As we are when *anyone* reads and interprets a text.

> as he/she claimed so strenuously during GRGR and the
> discussion about Pynchon's references to the Holocaust,

Actually, the way in which _M&D_ is written and structured supports the
notion that the Holocaust, denoting the genocidal Nazi campaign in the 30s
and 40s against their own citizens and the subsequent murder of over
6,000,000 Jewish and other "undesirables", is largely absent from _GR_.
Through the various contemporaneous narrative perspectives taken up in that
novel, Pynchon demonstrates that many people on both sides of the war divide
didn't know, or didn't want to know, about the Holocaust. For those who came
in late, just daring to offer this interpretation caused Millison to slander
me over a two year period as a "Holocaust-denier".

> Hollander begins with Pynchon's text (specific character
> names, direct references to historial events, etc.) and follows them where
> they might lead, puts together a tentative interpretation about what it
> might mean to read this chain of textual references and illusions as a
> "second story", a subtext, alongside the text we get on the page

So, what's different about the interpretative processes everybody else here
is using? Why is Hollander's readings of a sub-text in Pynchon's text any
more authentic than anyone else's? If that is an insulting question to ask,
so be it.

> If one
> reader can turn an M&D reference to the American National Anthem into a
> reference to Eminem

No-one has done this, of course.

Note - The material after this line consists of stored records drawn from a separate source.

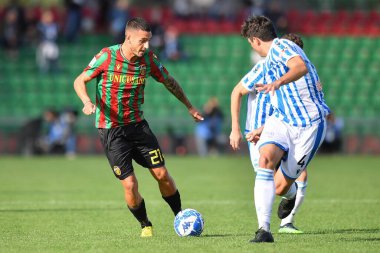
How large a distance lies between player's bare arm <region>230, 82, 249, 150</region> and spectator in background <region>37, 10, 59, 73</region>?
20.7 meters

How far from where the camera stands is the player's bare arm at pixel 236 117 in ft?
28.4

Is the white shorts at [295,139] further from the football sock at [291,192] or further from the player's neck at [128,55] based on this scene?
the player's neck at [128,55]

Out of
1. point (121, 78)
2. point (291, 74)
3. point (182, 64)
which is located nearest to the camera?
point (291, 74)

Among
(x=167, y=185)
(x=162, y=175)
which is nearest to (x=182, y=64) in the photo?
(x=167, y=185)

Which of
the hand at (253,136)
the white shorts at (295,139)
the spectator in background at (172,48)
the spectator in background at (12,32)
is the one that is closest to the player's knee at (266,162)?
the white shorts at (295,139)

The passage at 261-5 is not only or so
simply "a reference to the American National Anthem", surely? It refers or
alludes to many things, including an array of modern musical styles, and as
many others have agreed, eminem is interesting enough to discuss in the
context of this forum. Nothing I've read in any of Pynchon's texts supports
a contention that he disdains contemporary rap music. There's a temporal
leap, I agree, in saying that Pynchon refers to musical styles and
performers c. 2001, but insofar as contemporary rap and hip hop derives from
the same musical roots which Pynchon does allude to or reference in all of
his novels and some of his non-fiction, and in terms of the way that Pynchon
enfranchises the reader to move interpretation and discussion of the texts
into present and future contexts, then I really can't see what the problem
is. George W. Bush's presidency is not directly referenced in any Pynchon
text either, but as it is also something which has derived from the various
political currents and trends which Pynchon does refer or allude to, then so
has it been fair game here. What's the diff?